Average Return on Real Estate Investment

Real estate investment during your senior years is a great opportunity to supplement your income, and even establish a solid business. One of the possibilities that has gained a lot of popularity lately involves the purchase of distressed properties that are renovated and then rented out.

Renovated distressed properties are an interesting niche for investment that almost guarantees long-term returns. To determine whether this possibility is the right one for you, it’s important to understand both the specifics and the return.

Average Returns

The average gross return on investment in a distressed property is 21 percent or 46,000 dollars per sold home, according to RealtyTrac data. The ROI depends on the amount invested and the location of the property.

Despite increasing real estate prices, some markets still feature lucrative opportunities. According to 2014 statistics taken from the Residential Property Rental Report, investors that purchase distressed rental property can expect to earn a return of 9.97 percent per year.

Some distressed rental properties in favorable locations could produce a ROI of up to 20 percent, Investopedia reported. The city’s median house for purchase cost and the median rental price can be used to determine returns and whether the option is a lucrative one.

If you’re interested in this possibility, keep one important factor in mind. The 50 percent rule states that over time, 50 percent of your income will be dedicated to expenses like mortgage, renovation and maintenance. The return isn’t pure earning; some of the amount will go to keeping your investment properties going.

Advantages of Distressed Properties

The decision to purchase, renovate and rent out distressed properties comes with multiple advantages:

  • Affordable Prices: foreclosed or short sell properties are priced below market values because owners or banks want to sell them as quickly as possible.

Records:
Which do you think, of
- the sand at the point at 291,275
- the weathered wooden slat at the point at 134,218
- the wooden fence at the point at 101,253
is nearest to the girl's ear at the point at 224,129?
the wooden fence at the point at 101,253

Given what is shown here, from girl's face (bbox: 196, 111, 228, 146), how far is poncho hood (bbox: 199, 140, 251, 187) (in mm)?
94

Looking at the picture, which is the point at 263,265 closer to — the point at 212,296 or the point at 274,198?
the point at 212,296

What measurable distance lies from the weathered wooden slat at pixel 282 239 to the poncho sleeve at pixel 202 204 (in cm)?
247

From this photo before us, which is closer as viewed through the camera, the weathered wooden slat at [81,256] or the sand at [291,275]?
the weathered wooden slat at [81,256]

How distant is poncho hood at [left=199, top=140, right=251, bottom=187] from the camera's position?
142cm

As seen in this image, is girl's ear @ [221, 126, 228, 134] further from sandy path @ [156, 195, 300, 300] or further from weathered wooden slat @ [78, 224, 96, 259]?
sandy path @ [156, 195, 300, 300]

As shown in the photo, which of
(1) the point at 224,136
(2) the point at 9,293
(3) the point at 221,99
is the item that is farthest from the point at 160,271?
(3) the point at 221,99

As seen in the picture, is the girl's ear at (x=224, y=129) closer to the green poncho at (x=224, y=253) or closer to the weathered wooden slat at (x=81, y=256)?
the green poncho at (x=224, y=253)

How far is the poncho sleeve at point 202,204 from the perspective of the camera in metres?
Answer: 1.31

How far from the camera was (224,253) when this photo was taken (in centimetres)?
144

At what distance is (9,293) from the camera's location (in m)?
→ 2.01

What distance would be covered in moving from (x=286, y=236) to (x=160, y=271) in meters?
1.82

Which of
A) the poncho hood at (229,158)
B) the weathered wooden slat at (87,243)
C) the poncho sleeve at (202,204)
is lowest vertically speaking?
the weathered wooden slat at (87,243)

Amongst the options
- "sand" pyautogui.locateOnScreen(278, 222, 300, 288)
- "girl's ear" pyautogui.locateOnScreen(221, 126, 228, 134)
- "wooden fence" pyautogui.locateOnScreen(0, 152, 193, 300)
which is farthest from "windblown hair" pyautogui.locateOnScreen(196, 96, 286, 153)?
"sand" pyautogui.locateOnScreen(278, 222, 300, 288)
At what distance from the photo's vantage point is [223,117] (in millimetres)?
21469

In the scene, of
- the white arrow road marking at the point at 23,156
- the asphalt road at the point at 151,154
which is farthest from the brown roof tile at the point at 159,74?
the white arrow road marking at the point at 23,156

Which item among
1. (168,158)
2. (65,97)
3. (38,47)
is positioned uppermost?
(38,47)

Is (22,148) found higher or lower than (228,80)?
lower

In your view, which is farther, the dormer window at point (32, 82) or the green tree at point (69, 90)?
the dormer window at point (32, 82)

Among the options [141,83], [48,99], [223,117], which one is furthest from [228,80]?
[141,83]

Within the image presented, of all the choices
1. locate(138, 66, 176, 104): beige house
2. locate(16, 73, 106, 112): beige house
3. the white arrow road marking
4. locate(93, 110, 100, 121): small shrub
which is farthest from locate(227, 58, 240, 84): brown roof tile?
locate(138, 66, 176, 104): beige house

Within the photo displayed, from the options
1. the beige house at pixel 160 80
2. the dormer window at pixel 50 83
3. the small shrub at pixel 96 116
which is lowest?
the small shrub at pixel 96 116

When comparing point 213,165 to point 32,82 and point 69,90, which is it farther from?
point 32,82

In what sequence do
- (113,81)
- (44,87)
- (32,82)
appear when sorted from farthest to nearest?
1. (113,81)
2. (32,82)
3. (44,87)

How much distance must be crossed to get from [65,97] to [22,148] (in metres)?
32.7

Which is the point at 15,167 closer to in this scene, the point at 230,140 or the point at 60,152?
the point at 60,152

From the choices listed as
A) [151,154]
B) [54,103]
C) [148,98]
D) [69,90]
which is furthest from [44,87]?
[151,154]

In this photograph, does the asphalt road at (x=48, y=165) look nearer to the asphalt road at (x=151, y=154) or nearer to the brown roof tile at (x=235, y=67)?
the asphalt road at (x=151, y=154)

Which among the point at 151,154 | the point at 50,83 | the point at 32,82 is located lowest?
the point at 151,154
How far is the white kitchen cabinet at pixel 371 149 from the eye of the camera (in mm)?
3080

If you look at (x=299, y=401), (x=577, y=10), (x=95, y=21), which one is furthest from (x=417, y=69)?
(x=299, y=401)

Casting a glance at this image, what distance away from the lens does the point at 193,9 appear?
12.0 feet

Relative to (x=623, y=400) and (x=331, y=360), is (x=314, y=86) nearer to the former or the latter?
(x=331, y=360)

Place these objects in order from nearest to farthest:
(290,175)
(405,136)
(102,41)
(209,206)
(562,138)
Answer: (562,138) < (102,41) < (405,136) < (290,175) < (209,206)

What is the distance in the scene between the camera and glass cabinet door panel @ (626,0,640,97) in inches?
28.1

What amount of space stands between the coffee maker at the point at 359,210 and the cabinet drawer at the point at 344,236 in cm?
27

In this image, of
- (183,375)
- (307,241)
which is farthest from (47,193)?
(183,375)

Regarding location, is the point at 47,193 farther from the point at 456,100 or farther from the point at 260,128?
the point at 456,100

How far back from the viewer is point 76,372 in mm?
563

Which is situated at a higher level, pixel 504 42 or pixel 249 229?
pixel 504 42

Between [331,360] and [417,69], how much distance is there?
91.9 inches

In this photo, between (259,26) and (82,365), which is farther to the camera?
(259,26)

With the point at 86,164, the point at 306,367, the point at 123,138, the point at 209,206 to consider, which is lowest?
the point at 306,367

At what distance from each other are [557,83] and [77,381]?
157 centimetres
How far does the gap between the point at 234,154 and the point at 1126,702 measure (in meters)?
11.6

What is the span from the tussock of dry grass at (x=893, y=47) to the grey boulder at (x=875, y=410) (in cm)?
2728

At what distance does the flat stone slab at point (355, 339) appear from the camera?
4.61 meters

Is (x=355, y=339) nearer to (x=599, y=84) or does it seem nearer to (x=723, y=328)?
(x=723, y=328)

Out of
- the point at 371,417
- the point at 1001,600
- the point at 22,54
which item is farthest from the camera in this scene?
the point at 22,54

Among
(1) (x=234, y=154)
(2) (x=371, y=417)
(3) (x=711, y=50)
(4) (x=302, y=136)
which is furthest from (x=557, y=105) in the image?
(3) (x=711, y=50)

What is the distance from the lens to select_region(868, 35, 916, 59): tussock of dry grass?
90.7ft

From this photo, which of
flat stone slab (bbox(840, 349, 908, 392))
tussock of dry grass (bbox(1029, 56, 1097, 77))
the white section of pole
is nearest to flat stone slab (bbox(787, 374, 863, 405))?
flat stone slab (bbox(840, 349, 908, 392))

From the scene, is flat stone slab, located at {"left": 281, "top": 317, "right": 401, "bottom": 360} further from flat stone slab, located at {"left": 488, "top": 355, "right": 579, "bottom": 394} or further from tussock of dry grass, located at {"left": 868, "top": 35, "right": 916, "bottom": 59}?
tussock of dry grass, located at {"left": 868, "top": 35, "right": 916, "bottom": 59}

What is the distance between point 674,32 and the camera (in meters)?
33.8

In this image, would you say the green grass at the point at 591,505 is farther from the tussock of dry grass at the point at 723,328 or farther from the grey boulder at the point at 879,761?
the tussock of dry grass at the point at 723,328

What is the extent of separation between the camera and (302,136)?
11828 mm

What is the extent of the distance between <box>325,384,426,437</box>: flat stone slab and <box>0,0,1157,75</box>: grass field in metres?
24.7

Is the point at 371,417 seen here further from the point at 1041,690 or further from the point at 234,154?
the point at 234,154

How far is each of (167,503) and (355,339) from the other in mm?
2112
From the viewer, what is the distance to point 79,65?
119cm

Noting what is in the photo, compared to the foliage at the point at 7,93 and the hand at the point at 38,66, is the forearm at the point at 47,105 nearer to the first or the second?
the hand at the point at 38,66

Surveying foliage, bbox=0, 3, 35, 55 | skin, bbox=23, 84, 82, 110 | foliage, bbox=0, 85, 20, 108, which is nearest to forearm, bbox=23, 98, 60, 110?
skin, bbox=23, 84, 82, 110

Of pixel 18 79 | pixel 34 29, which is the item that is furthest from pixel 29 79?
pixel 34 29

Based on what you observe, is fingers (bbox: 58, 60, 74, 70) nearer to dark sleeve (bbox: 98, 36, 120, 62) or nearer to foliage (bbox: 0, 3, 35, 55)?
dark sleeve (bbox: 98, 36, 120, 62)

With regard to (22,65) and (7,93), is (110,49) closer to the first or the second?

Goal: Carry on the real estate article from the point where it stops. The entries have no connection to the real estate article.

Task answer:
  • Good Investment Return: though you’ll have to renovate distressed houses, the investment return can be lucrative.
  • Appreciation: depending on your approach, it’s possible for both the property’s value and the rent to increase over time.
  • Cash Flow: the amount you collect from the rent will most often exceed your maintenance and mortgage expenses.

A Few Shortcomings

Before deciding about the possibility, it’s also crucial to examine some of the shortcomings:

  • Renovation Costs: depending on the condition of the property, these could be significant.
  • Tenants and Mortgage: be prepared for periods without tenants when you will still have to pay the mortgage.

Renovation Specifics

When you buy a distressed home, you have to be ready to do repairs. To get the best results in the shortest period of time, you’ll need to hire professionals.

Turn-key properties are another option for property investment. These properties are already repaired and have tenants in place. Turn-keys have a property manager, even after the property is sold. The property manager takes care of everything facility problems to tenant disagreements.

How to Choose a Distressed Property?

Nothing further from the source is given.